What is required →
Retype the listing found below exactly, but leave out each picture.

Collected data →
:::

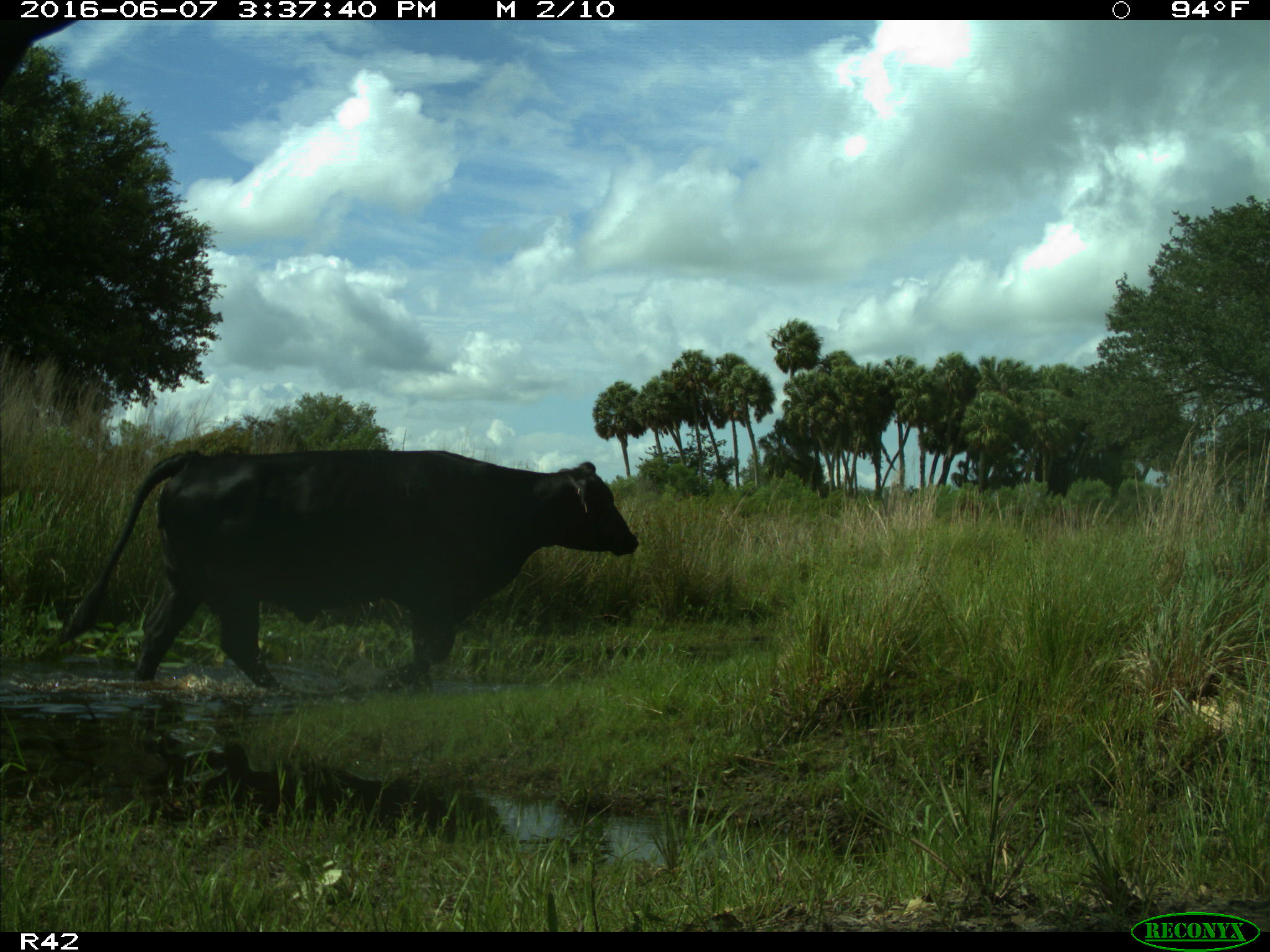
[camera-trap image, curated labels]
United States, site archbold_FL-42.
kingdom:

:::

Output for this exercise →
[camera-trap image, curated labels]
United States, site archbold_FL-42.
kingdom:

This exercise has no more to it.